This only seems to define the issue, rather than really argue against such changes, or suggest alternatives.
What should have been done in both Python examples? Would it have been better for the community in the long run to stay with Python 2 or the IO model? Could the changes have been introduced in a way that’s less “traumatic” to the community?
The really weird thing here is that arguing against introducing “weak trauma” appears to be indistinguishable from arguing against making any kind of widespread improvement a language or ecosystem. Is that really the take-away? Coroutines shouldn’t have been added, because making new good code makes old code seem worse by comparison? I don’t think that’s the intention here, but it’s hard to see the difference.
I think a fairer interpretation is that coroutines shouldn’t have been added in the way that they were added if it were at all possible to add them in a way that would cause less of a big disconnect from how things worked before.
And I have to say, although I disagreed with the post when I first read it, that I totally agree with that sentiment. The way that ‘coroutines’ work in Python is really annoying. Everything needs to be rewritten to handle coroutines, in a totally trivial syntactic way: add ‘await’ all over the place. The compiler could do that for me.
Unfortunately, this has a chilling effect on existing Python code. The introduction of asyncio has made large amounts of code idiomatically obsolete. Requests, the darling of the Python world, is effectively useless in a theoretical idiomatic post-asyncio world. The same is true of Flask, SQLAlchemy, and many, many other projects. Just about anything that does I/O is unidiomatic now.
That’s a really odd stance to take imo. Asyncio is not a panacea or “cure all” by any means. Specifically; there will always be a need for thread/worker pools anytime there are “non async” services being called, or tasks that are just long running, or calls into the host language (that may be long running).
Unidiomatic code is likely to violate the Principle of Least Surprise. In turn, it introduces a gaping vector for bugs.
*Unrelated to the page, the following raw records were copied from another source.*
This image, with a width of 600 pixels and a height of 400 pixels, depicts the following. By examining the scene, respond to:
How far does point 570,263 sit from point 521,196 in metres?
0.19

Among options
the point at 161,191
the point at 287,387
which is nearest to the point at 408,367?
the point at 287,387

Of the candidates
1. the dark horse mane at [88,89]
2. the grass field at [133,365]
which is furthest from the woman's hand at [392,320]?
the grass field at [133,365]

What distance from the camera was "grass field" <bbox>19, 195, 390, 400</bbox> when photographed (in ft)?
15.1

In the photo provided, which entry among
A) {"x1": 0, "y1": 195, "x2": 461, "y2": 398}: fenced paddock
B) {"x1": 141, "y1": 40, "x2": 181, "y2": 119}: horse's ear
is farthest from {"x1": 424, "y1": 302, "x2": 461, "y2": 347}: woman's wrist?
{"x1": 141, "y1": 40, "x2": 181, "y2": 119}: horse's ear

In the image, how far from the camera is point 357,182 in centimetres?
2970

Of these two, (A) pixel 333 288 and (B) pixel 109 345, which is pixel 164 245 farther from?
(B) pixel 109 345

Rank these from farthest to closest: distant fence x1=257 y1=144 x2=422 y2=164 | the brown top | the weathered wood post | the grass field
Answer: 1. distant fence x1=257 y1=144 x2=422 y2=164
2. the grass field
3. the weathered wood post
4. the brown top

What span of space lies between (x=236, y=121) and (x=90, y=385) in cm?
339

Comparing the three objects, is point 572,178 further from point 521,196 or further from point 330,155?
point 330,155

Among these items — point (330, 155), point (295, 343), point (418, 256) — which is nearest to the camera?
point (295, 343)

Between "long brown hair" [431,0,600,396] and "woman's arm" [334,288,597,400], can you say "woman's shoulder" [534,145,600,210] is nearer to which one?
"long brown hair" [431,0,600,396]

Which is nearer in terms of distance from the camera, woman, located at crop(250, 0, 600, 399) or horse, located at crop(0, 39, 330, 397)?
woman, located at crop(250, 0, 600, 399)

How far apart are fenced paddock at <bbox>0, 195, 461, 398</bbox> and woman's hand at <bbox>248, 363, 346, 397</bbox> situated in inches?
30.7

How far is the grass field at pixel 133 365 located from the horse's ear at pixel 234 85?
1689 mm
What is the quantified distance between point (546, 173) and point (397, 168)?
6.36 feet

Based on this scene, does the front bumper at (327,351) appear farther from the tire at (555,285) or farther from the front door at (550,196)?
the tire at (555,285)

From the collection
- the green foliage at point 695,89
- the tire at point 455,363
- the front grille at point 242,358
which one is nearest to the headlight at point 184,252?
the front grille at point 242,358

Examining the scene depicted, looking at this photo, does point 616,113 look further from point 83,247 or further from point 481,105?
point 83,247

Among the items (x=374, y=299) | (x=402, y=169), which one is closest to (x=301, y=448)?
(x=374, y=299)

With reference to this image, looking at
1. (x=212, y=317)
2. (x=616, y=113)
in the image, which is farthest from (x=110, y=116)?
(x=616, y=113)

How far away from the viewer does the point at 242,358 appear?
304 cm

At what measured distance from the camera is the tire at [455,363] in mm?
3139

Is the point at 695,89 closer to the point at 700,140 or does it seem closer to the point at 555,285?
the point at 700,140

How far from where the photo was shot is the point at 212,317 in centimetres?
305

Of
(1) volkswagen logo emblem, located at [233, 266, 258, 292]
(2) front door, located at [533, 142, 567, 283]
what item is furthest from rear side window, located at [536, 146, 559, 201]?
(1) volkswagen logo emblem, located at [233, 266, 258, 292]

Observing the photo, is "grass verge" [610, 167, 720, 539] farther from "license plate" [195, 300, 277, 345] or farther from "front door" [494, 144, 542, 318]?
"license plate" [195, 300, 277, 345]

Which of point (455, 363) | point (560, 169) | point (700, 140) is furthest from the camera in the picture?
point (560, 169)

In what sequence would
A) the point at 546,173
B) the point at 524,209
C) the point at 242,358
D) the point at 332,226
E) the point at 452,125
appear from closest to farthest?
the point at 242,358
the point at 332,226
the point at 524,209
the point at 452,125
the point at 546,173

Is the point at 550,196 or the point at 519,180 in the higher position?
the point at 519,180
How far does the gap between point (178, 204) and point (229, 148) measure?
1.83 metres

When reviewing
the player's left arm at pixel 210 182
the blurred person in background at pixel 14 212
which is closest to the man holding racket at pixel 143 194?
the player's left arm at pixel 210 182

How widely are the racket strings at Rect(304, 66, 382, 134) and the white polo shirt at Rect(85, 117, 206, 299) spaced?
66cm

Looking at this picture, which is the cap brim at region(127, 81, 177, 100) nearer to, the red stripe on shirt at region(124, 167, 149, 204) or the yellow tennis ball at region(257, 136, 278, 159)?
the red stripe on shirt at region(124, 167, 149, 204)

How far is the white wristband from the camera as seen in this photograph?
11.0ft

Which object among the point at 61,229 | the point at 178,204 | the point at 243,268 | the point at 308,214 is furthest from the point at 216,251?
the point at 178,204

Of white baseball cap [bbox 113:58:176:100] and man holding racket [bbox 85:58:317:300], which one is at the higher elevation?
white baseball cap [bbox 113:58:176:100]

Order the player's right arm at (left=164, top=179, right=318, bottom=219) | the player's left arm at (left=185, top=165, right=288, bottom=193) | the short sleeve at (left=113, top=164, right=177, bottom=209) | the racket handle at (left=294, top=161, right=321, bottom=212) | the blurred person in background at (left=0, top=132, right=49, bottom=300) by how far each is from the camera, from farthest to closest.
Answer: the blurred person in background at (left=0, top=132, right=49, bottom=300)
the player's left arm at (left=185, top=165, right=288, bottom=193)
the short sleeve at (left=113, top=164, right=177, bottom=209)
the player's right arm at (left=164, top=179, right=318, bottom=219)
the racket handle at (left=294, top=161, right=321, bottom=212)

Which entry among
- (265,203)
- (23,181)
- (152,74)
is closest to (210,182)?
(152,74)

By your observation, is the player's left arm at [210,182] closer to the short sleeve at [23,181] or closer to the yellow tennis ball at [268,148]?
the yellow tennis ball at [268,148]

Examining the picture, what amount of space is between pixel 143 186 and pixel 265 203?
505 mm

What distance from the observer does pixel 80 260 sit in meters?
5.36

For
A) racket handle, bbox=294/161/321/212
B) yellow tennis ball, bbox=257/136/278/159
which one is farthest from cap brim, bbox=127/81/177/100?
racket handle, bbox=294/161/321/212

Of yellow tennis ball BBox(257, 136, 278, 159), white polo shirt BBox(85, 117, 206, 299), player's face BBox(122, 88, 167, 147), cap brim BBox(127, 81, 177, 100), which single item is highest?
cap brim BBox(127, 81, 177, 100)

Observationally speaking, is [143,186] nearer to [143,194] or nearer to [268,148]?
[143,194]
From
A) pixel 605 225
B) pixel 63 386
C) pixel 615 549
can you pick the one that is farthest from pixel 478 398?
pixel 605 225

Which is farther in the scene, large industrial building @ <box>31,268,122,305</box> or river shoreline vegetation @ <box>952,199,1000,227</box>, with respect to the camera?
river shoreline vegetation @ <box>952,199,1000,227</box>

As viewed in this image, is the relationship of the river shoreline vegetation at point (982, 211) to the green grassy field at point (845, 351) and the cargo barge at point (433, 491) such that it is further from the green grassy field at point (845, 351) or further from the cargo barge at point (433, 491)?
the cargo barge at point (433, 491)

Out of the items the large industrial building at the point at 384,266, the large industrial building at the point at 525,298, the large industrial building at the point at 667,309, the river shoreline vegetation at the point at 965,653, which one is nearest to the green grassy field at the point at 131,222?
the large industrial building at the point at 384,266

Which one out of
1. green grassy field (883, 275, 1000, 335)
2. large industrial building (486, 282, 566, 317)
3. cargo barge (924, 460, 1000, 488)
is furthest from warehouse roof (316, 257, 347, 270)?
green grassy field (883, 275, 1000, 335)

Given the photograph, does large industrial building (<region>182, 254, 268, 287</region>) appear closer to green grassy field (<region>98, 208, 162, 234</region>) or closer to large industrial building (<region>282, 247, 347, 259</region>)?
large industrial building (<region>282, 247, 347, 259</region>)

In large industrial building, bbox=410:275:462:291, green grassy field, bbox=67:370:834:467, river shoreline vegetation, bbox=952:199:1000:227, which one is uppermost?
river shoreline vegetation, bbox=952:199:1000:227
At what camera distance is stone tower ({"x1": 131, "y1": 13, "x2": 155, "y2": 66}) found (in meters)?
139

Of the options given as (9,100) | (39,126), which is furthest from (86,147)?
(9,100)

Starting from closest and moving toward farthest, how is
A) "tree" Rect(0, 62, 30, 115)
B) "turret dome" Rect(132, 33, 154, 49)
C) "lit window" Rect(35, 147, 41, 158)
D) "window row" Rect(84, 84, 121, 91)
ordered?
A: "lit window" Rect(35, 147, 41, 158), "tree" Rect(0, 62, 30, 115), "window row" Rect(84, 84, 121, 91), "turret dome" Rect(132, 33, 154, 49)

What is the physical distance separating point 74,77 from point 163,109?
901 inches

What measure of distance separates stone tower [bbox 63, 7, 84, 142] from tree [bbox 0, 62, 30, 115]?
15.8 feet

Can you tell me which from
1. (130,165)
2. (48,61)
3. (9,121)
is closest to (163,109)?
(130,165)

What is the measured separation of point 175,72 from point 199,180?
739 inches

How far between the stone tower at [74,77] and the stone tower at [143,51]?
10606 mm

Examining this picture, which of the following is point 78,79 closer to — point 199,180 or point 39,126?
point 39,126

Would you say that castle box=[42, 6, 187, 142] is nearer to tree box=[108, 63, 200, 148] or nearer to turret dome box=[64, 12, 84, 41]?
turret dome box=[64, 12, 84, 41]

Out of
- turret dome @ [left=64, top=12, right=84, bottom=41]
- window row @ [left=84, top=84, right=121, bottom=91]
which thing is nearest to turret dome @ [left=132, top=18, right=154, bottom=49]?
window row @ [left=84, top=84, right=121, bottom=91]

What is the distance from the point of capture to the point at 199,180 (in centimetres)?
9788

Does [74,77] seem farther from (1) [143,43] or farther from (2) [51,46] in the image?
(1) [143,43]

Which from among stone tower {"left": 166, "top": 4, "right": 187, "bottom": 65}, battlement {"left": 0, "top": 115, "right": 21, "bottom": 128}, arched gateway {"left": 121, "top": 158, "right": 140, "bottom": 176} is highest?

Devs will assume the unidiomatic code works like the idiomatic code and has the same semantics.
That’s not to say that devs are okay to not understand the code - but when you’re moving fast and breaking things, the additional cognitive load of something that is unidiomatic is a burden.
There is Flask as an example given. Most flask projects I know are small and MVP - the kind where you quickly need a web endpoint for a library in python more than solving a problem per se. If your important library was in another language, you wouldn’t choose Flask (it’s awesome, but not the best web framework in the world without further discussion). So suddenly your perfectly well and idiomatic python code (in a small project) is not idiomatic anymore - no one cares. Why would you rewrite a perfectly fine Python 3.3 project just because everything has to be async in 3.7 (I didn’t look up the numbers, you get my point).
And unless there’s a new swiss army knife of nice and easy web applications, people will probably continue to use Flask, and that’s a good thing.
Agreed. If all new code that a team writes starts using the new idiomatic approach, the unidiomatic code is now a piece of tech debt that needs to either be paid, or will forever result in extra cognitive load, however small or large it may be.
And it will happen again, with more and more idioms, over time. This kind of divergence takes a toll. The barrier to entry for new developers becomes a bit higher each time.
As someone who dealt with an 18 year old codebase with a lot of this - and also as someone who contributed to that mess - it’s exhausting.
It’s not quite that simple, though I actually do agree with you that cooperative multitasking makes little sense for a dynamically typed, interpreted language with little concern for speed (yes, I also think Node is stupid). The problem is that changing Python to a language with a concurrent runtime will affect FFI. And Python uses FFI heavily enough that alternative implementations of the language have to implement the FFI layer the same way to be usable.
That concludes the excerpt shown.